[EXERCISE SET]
A. In the article on testing Generative AI, what does lower perplexity indicate?
B. Extend the article on testing Generative AI, picking up immediately after its last sentence.

[EXCERPT PROVIDED]

^^^^^^^^^^^^^^^^

It takes Generative AI to test Generative AI

Gurashish Brar
Transforming testing with Generative AI
10 min readJun 21, 2024

With the latest advancements in Generative AI, chatbots are becoming increasingly common. Almost every application now integrates a natural language interface, enabling users to interact with the application and its content seamlessly. However, while developing high-quality chatbots has become relatively straightforward, the testing infrastructure has not kept pace. Traditional testing methods are highly deterministic, relying on carefully crafted datasets with predictable responses. In contrast, Generative AI is inherently non-deterministic, making testing more challenging.

Traditional Evaluation Metrics

Traditional evaluation metrics such as BLEU, ROUGE, and Perplexity are commonly used to evaluate generative AI models:

  • BLEU (Bilingual Evaluation Understudy): Measures the n-gram overlap between generated text and reference text, providing a quantitative measure of similarity.
  • ROUGE (Recall-Oriented Understudy for Gisting Evaluation): Focuses on the overlap of n-grams, particularly useful for evaluating summarization tasks.
  • Perplexity: Measures how well a probability model predicts a sample. Lower perplexity indicates better performance and greater fluency of the generated text.

^^^^^^^^^^^^^^^^

[EXTRACTED MATERIAL]
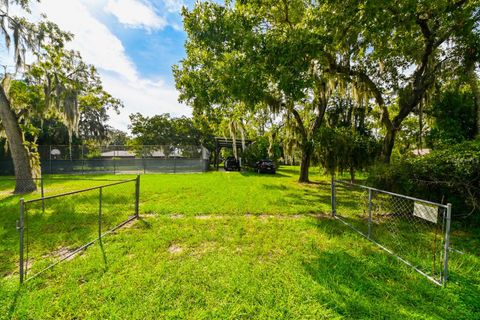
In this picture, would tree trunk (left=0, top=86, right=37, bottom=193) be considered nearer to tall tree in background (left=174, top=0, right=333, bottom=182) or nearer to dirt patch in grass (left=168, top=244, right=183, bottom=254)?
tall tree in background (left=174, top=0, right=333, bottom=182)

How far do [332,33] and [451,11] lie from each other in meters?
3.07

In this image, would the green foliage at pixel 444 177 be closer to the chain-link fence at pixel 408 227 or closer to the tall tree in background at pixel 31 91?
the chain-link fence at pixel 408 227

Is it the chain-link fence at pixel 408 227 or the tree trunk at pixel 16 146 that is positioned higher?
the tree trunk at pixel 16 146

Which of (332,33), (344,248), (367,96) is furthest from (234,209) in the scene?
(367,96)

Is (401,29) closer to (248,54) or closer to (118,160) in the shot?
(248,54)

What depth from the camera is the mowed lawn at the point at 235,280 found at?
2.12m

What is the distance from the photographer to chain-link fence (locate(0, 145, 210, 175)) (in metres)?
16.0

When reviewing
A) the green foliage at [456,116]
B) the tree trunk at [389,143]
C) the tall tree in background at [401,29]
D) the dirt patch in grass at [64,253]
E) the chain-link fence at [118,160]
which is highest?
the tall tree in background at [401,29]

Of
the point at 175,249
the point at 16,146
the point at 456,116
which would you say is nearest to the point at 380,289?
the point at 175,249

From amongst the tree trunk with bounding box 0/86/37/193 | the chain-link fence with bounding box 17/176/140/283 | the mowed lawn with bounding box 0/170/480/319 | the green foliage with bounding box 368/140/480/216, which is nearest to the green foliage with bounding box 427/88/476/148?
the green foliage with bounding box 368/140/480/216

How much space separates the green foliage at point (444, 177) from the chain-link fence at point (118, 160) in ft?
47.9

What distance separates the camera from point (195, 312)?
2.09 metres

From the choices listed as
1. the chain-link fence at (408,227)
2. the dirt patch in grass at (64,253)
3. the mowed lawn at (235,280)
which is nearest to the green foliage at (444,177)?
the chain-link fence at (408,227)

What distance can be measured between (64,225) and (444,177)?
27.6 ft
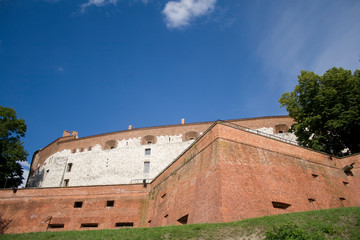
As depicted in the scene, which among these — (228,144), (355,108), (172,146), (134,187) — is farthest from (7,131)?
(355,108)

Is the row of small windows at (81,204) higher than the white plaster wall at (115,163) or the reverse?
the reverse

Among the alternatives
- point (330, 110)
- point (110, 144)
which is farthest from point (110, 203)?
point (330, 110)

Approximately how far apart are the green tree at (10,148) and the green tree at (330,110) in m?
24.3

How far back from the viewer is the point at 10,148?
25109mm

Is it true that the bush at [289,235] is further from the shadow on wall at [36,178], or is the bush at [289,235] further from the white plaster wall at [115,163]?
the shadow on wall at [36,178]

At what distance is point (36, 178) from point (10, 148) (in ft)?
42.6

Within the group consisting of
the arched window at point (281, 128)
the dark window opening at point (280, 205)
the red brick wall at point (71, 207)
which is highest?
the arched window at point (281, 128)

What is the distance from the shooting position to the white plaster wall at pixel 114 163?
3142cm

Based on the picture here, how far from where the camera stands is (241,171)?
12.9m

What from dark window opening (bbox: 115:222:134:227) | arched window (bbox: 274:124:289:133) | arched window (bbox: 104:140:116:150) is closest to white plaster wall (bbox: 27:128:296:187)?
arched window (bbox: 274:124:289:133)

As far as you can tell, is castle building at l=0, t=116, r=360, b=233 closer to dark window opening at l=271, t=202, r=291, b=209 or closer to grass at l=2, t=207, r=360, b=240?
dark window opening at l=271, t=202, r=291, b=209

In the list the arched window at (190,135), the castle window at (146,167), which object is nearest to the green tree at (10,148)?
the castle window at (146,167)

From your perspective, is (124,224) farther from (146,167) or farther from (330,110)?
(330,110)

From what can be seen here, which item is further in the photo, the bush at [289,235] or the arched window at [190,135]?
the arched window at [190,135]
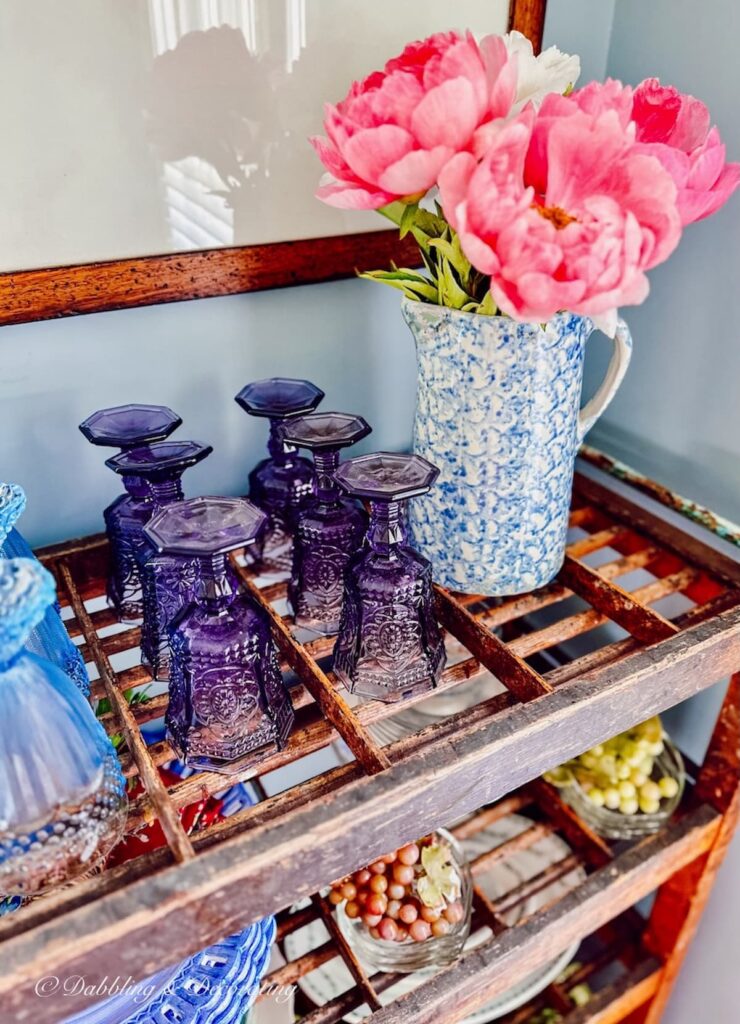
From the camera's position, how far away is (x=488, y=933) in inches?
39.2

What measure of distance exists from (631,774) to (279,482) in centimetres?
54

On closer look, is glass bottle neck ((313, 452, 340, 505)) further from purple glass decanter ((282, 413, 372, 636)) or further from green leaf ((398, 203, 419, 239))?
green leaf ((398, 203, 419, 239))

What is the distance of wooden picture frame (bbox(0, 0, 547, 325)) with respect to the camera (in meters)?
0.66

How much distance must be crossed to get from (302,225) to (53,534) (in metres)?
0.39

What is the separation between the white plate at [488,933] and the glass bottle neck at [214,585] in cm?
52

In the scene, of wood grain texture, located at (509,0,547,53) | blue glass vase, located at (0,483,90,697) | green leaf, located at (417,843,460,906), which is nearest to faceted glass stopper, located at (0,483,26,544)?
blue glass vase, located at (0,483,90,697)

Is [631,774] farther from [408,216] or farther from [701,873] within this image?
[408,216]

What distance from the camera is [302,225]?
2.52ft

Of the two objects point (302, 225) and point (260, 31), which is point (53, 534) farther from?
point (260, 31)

^^^^^^^^^^^^^^^^

[SET OF ANSWERS]
A. Lower perplexity indicates better performance and greater fluency of the generated text.

B.
While these metrics are standardized and provide a repeatable quantitative assessment, they have limitations. They often capture surface-level similarities and may not fully reflect the semantic meaning, coherence, or relevance of the generated content. Additionally, implementing these metrics requires significant preparation of reference datasets and technical expertise.

The Relicx AI Assertions Approach

This is where Relicx AI Assertions come into play with an easy to use approach that requires zero prior experience or technical knowledge. Relicx AI Assertions leverage cutting-edge large language models (LLMs) like GPT-4o and Claude 3.5 to evaluate assertions authored by users. These assertions (demonstrated later in the article) are crafted to assess the quality of chatbot responses. Relicx AI Assertions simplify the process of testing chatbot responses by validating them against various criteria, including:

  • Valid responses versus errors
  • Factual information versus misinformation
  • Appropriate versus offensive tone or language
  • Code bugs in generated code
  • Logical errors
  • Hallucinations when evaluating mathematical questions
  • Custom verification through one-shot sample

The elephant in the room is why wouldn’t Relicx Agent also hallucinate and have the same problems that the chatbots may exhibit.

While hallucinations can never be eliminated, they can be significantly mitigated and the answer to this lies in the approach that Relicx Agent takes to mitigate the impact:

Smarter models to test smaller models: Relicx uses the smartest models cost-effectively as the testing load is a fraction of production loads. A smarter model (e.g., GPT-4o, Claude 3.5) can validate responses of smaller models more effectively, reducing the chances of hallucinations in testing itself.

Code generation to evaluate mathematical answers: One might wonder why Relicx’s LLM wouldn’t also hallucinate on a mathematical question. The answer lies in Relicx’s use of code generation and evaluation for mathematical operations. This approach enables Relicx AI Assertions to verify mathematical questions with high confidence.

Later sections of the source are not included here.